Но бабка все-таки нас строжила. Конечно, если примечала какие-то вольности. Да и не только нас. И деду перепадало.
— Ты бы приструнил Генку, отец. Неспроста он около Шурки все крутится. Тут их на сеновале приметила, как бы чего не стряслось. Ведь глупыши еще…
— Э-э, пускай примеряются. Война войной, а жизнь свое требует. Случится закавыка, оженим.
Мне кажется, что он беззвучно смеется, чему-то радуясь, поддразнивая бабку, поперечничает ей.
— Тьфу на тебя! Про подростков такое… Охальничаешь, а про то забыл, что в родне мы. Степан-то Кондратьич с их Пелагеей…
— Завела меленку. Ты еще кума Никифора вспомни. Седьмая вода на киселе. Кто нынче на это смотрит.
— Посмотришь, когда поднесет тебе Шуркина мать внучатный подарок.
— Ну и посмотрю, — теперь уже явственно смеется дед, — что тут зазорного — дитенка увидеть. Это перед войной что маслята из лукошка сыпались. Через двор, да в каждом дворе. А сейчас одна Лушка Тарханова за всех план дает. Не поймешь, каким ветром и надувает.
— Сказывают, мальцов приваживает.
— Ну, видать, не такие уж и мальцы, коли соображение имеют.
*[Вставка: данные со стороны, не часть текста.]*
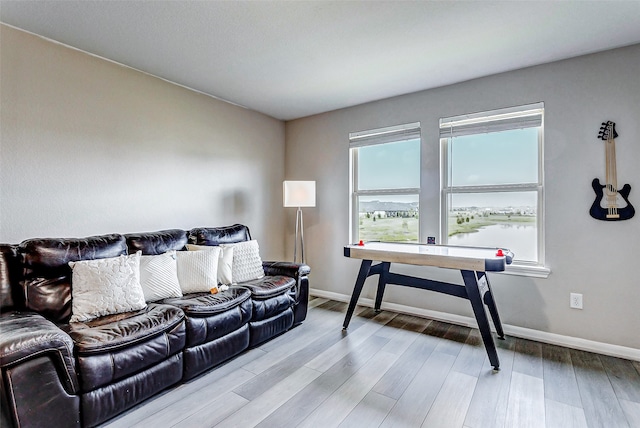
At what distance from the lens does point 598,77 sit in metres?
2.55

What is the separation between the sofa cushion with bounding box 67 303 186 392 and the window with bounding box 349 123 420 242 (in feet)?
8.07

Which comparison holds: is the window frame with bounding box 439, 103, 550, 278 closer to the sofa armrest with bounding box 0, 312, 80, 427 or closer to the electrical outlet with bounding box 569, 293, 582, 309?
the electrical outlet with bounding box 569, 293, 582, 309

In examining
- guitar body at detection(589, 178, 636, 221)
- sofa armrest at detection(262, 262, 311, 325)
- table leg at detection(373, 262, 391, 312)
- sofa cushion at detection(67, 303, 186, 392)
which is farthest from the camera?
table leg at detection(373, 262, 391, 312)

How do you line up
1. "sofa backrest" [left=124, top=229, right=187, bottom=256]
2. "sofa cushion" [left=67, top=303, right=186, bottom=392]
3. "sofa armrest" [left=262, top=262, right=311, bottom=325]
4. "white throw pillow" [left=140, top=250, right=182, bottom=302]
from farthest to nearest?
"sofa armrest" [left=262, top=262, right=311, bottom=325]
"sofa backrest" [left=124, top=229, right=187, bottom=256]
"white throw pillow" [left=140, top=250, right=182, bottom=302]
"sofa cushion" [left=67, top=303, right=186, bottom=392]

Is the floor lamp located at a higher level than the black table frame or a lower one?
higher

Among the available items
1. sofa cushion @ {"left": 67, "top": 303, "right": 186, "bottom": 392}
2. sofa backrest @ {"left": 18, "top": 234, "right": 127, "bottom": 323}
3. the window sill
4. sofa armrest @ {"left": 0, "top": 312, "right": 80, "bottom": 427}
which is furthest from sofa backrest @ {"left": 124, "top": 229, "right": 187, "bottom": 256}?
the window sill

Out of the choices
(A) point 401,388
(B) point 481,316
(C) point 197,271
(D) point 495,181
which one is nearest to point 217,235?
(C) point 197,271

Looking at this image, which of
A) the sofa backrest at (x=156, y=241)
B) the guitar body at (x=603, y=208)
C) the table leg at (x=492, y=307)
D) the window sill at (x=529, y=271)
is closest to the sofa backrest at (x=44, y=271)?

— Совсем сдурел, старый, несешь околесицу!
— Так это ваша бабья порода дурная, от нее и вода мутится. Агафья, и та вон…
Такие разговоры, вспыхнув нежданно, тянутся у них утрами долго, и я еще в постели узнаю многие новости, которые летают по поселку из края в край, не признавая стен и заборов.
Каждое утро, будто на работу, является Капитолина Моржова. Пока отряхнется минуту-другую на сундуке, все новости в дом запустит. Я зову ее про себя капитаншей. Хотя чего в ней капитанского? Ни стати, ни голоса. Усохшее, как дряблая картофелина лицо, костлявые руки… Горя у Капитолины, как и у всех, — под завязку. Трое в армию призваны, о каждом в сердце своя печаль: что там с ними, не угадаешь, на карты да на ворожбу надежда плохая. Вот и приискивает Капитолина заделье — сольцы призанять или угольков взять на растопку, чтобы навестить нас, выговориться, излить свою душу, иначе предстоящий день будет ей в непереносимую тягость.